Ozark e Gypsy

Como já falei antes por aqui, gostei muito da série Ozark. Gostei da idéia central, dos personagens e das atuações. A trama é 100% noir e os personagens são multifacetados, o que eu adoro e quase sempre reclamo faltar em certas séries ou filmes.

Uma atuação que achei sensacional foi a de Julia Garner, que faz o papel de Ruth Langmore. Intensa e real, a gente não sabe bem o que se passa com ela, mas sabe que a cabeça dela esta sempre funcionando a 1.000 por hora.

Ozark Poster

Ozark não é perfeita, e uma das falhas na minha opinião é que Martin ‘Marty’ Byrde sempre arruma uma escapatória para as presepadas que acontecem ao seu redor. É sempre de raspão, e estamos sempre torcendo por ele, mesmo assim seria mais plausível se de vez em quando as coisas não funcionassem. Outra coisa que eu não gosto é a cor azulada que permanece durante todos episódios. Caramba, que coisa mais chata. Eu sei que o criador quer que o tom frio adicione a atmosfera da série, mas nesta ela é demais. Aliás, essa paixão de Hollywood com o matiz azul e laranja já deu o que tinha que dar, pelo amor dos meus filhinhos!

Enfim, eu adorei a série e estou feliz que foi renovada.

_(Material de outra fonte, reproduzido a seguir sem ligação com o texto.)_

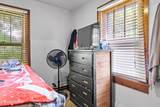 712 Lincoln Rd - Photo 20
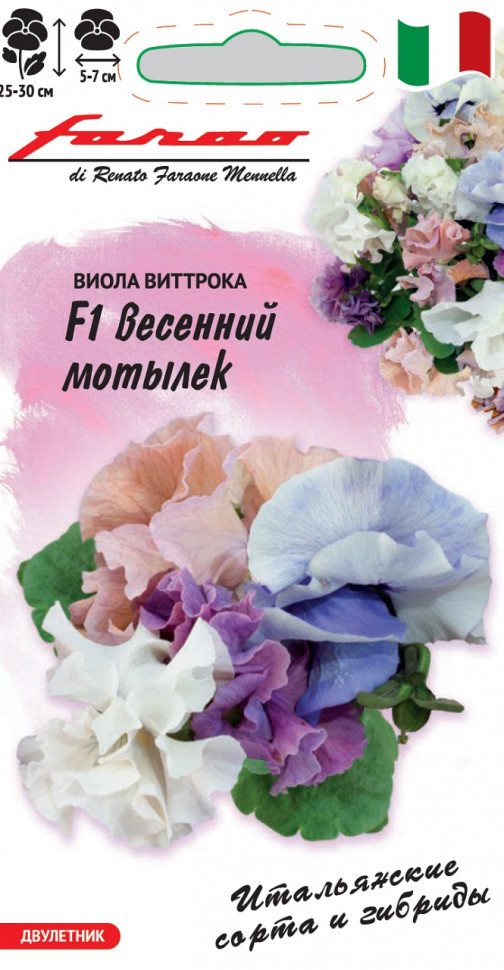

Семена виола Весенний мотылек F1 Гавриш 1071859048-10 1 уп.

Espero que a 2ª temporada continue com o mesmo fôlego desta 1ª e não despenque morro abaixo como outra série que tinha um super potencial, Bloodline.

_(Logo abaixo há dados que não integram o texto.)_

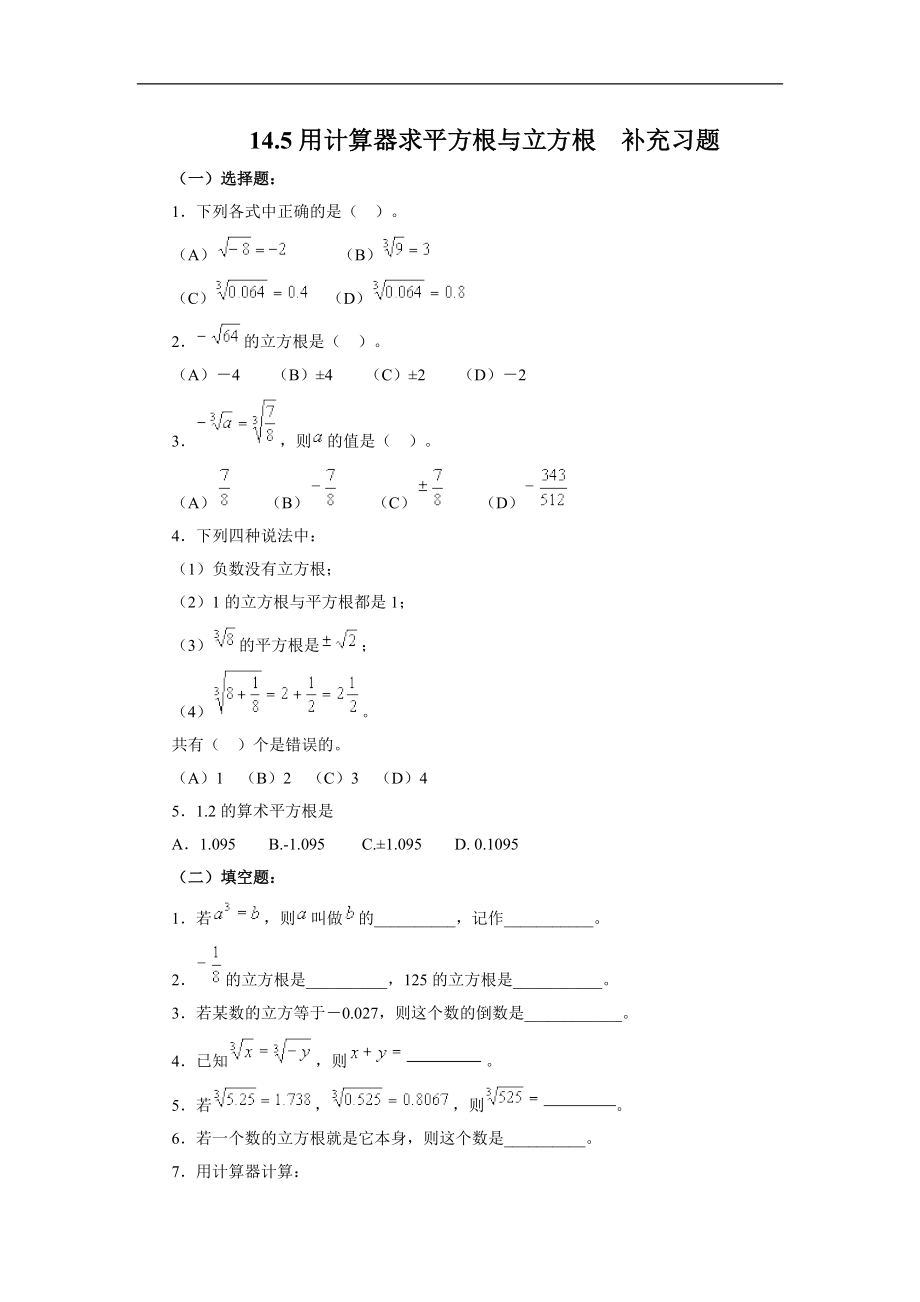 冀教版八年级数学上册 14.5《用计算器求平方根与立方根》补充习题(含答案)_第1页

Fiz a besteira de começar a assistir Gypsy, com Naomi Watts no papel de uma terapeuta que se envolve na vida dos seus pacientes. A idéia parecia boa e aviso de depois do 1º episódio a gente quer continuar a ver o que vai acontecer, mas infelizmente não é porque a série consegue te prender que ela seja boa.

Naomi esta ótima no papel da terapeuta, mas aos poucos a gente vai desgostando da personagem por não saber exatamente o que a motiva a fazer as coisas que ela faz. Ela quer ajudar os pacientes? Ela quer saber o outro lado da história? Ela vive uma vida muito chatinha e quer experimentar aventuras? Ela quer apenas manipular tudo e todos ao seu redor? São todas essas opções acima e mais alguma que eu não citei? Provavelmente…

Gypsy

Outra coisa que eu não gostei foi da vibe sexy-50-tons-de-cinza. Algumas cenas me pareceram brega demais e pouco naturais. Na página da série descobri que uma das produtoras é Sam Taylor-Johnson, que dirigiu 50 Tons de Cinza, então pode ser daí que a energia meio sexy-brega veio. Ou é mera coincidência, quem sabe…

O que aconteceu é que aos poucos fui perdendo a paciência com a trama e com as trapalhadas dela e só não parei de assistir porque já tinha investido muito tempo e queria ver o final. Gypsy não foi renovada e eu não indico, a não ser que você comece não esperando muita coisa. Ou caso tenha gostado bastante de 50 Tons de Cinza.